The big catch phrase for those fighting to keep subsidized student loan interest rates at 3.4 percent is “don’t double my rate.” That’s because the rate is set to increase from 3.4 percent to 6.8 percent on July 1. But if President Obama’s Rose Garden pep rally today is any indication, the phrase should be more like “don’t raise my rate at all.”


The POTUS attacked recently passed legislation in the House–which tracks pretty closely with his own proposal–because, he said, it doesn’t do enough to keep loan rates low. Really? The Smarter Solution for Students Act–which, by the way, is hardly all that smart–would set interest rates for subsidized loans at the 10-year Treasury note plus 2.5 percent. Today, that rate is 2.3 percent. Adding 2.5 to it is 4.8 percent, absolutely not a doubling of 3.4.

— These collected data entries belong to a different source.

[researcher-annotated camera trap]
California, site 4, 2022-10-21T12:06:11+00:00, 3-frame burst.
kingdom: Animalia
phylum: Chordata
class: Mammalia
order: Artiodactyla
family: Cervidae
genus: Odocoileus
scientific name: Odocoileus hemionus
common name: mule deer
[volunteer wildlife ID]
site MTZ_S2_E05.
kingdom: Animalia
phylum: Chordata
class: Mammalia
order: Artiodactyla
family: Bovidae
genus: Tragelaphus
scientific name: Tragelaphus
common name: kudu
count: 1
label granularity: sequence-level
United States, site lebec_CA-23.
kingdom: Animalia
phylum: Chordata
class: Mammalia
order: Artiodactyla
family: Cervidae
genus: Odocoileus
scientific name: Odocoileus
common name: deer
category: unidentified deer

Of course, T‑bill rates could, and likely will, rise, but the main point is supposed to be to make student loan rates track with normal interest rates rather than have politicians set them arbitrarily. That was certainly the case over the last few years, when student loan rates didn’t plummet along with overall rates. But it seems a tracked rate isn’t really what students and colleges want: they want super-cheap–preferably free–loans, which makes sense (for them). Like normal people, they want money at as little cost to themselves as possible. Unfortunately, but not surprisingly, that is what many vote-seeking politicians want to give them, despite the powerful evidence that aid mainly lets colleges raise their prices at breakneck speeds, fuels demand for frills, and abets serious noncompletion. In other words, it likely does more harm than good.


All of this is why Washington should get out of student aid entirely. But for that to happen, regular people will have to make their catch-phrase, “Don’t give them loans at all.”